Federal Reserve policy makers are likely to slow monthly purchases of $85 billion in mortgage bonds and Treasurys sometime in 2013, reveal Federal Open Market Committee meeting minutes released Thursday.
While there was a clear majority in favor of further asset purchases beyond the Maturity Extension Program, the timing of completion of such purchases received mixed results.
“Broadly speaking, this range of views is in line with our baseline forecast for purchases to persist until year-end but to be tapered in the second half of the year by halting Treasury purchases but continuing mortgage-backed securities purchases,” Barclays said.
Simply put, the FOMC meeting minutes provided a timeline, indicating the order in which the Fed will wind down its open-ended third round of quantitative easing.
This would be consistent with the total balance sheet expansion of $870 billion between September 2012 and the end of 2013. Also included is $600 billion in agency MBS and $270 billion in Treasuries, Barclays stated.

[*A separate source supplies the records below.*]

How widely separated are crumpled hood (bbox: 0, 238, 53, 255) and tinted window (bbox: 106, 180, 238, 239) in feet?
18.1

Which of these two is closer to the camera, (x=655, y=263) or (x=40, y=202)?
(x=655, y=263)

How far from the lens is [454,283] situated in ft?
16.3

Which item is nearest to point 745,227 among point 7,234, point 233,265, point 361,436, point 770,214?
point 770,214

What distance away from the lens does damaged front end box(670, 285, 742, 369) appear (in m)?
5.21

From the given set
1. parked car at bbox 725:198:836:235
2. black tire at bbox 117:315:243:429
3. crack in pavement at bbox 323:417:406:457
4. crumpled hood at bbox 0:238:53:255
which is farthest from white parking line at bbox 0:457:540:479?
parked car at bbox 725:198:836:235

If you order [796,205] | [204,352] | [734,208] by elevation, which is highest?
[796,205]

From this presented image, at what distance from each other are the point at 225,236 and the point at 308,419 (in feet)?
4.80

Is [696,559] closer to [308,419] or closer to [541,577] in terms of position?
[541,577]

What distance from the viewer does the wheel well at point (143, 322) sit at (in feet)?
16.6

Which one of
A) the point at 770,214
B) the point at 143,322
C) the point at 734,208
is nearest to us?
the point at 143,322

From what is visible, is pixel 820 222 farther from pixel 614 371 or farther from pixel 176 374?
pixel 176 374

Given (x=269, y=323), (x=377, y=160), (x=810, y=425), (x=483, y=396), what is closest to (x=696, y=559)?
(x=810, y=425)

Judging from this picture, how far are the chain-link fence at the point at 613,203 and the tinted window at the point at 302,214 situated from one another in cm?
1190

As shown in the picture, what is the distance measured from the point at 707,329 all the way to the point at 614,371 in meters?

“A few members expressed the view that ongoing asset purchases would likely be warranted until about the end of 2013, while a few others emphasized the need for considerable policy accommodation but did not state a specific time frame or total for purchases,” according to the minutes.

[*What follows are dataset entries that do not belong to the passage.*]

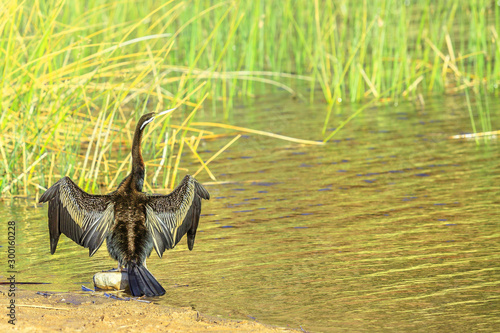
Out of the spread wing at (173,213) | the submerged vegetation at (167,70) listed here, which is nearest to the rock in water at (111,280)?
the spread wing at (173,213)

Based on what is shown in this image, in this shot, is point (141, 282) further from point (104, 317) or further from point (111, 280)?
point (104, 317)

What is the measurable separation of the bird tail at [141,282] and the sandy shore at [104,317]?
0.57 ft

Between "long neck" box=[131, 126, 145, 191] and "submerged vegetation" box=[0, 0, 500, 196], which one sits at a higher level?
"submerged vegetation" box=[0, 0, 500, 196]

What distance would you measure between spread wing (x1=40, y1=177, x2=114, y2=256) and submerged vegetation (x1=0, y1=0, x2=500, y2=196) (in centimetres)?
165

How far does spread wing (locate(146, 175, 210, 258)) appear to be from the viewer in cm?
511

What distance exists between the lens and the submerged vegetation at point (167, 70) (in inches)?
281

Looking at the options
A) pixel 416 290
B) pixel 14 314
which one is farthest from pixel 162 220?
pixel 416 290

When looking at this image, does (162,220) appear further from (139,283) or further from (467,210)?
(467,210)

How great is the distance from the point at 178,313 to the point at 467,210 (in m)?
3.04

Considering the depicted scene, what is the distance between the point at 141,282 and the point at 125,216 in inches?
19.5

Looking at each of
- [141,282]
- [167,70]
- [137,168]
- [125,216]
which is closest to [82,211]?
[125,216]

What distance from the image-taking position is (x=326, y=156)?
27.9 ft
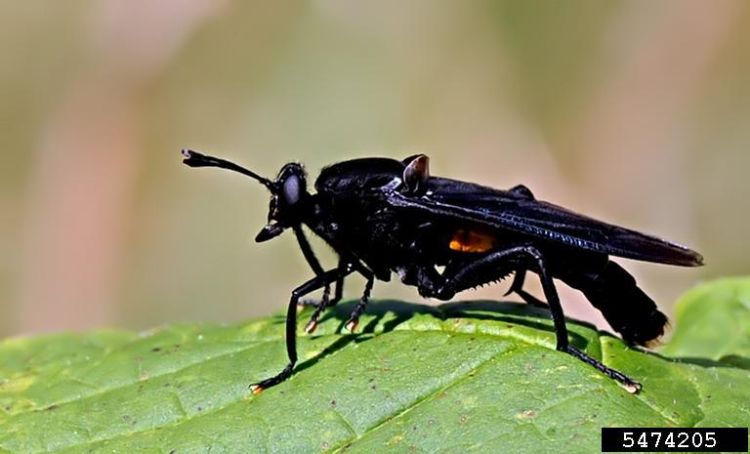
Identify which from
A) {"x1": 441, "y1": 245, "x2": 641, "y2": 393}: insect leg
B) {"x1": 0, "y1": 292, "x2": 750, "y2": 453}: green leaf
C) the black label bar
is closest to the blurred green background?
{"x1": 441, "y1": 245, "x2": 641, "y2": 393}: insect leg

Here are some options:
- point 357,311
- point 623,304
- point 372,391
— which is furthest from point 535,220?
point 372,391

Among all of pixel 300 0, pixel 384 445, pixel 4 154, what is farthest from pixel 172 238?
pixel 384 445

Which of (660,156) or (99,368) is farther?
(660,156)

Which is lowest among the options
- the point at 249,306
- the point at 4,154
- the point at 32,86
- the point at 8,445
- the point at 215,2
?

Also noted, “Several others thought that it would probably be appropriate to slow or to stop purchases well before the end of 2013, citing concerns about financial stability or the size of the balance sheet. One member viewed any additional purchases as unwarranted.”
Policy makers are expanding their third round of QE3 to help boost economic growth as well as cut unemployment. In previous meetings of bond purchases, the Fed purchased $2.3 trillion in securities.
On Dec. 12 the Fed announced rates remain unchanged during the close of the FOMC meeting.
The Committee will continue to purchase additional agency MBS at a pace of $40 billion per month. The Committee will also purchase long-term Treasury securities after the maturity extension program is completed at the end of the month at a pace of $45 billion per month.
During a question-and-answer session following the announcement, Fed chairman Ben Bernanke stated the decline in mortgage-back securitization yield will not stop investors from returning to the markets when the Fed agrees to sell its holdings.
Mortgage rates and MBS yield spread is widening. Bernanke pointed out that while he doesn’t expect 100% pass through of MBS, over time a great majority of MBS yields will get passed through with the benefit seen by retail customers and mortgage rates.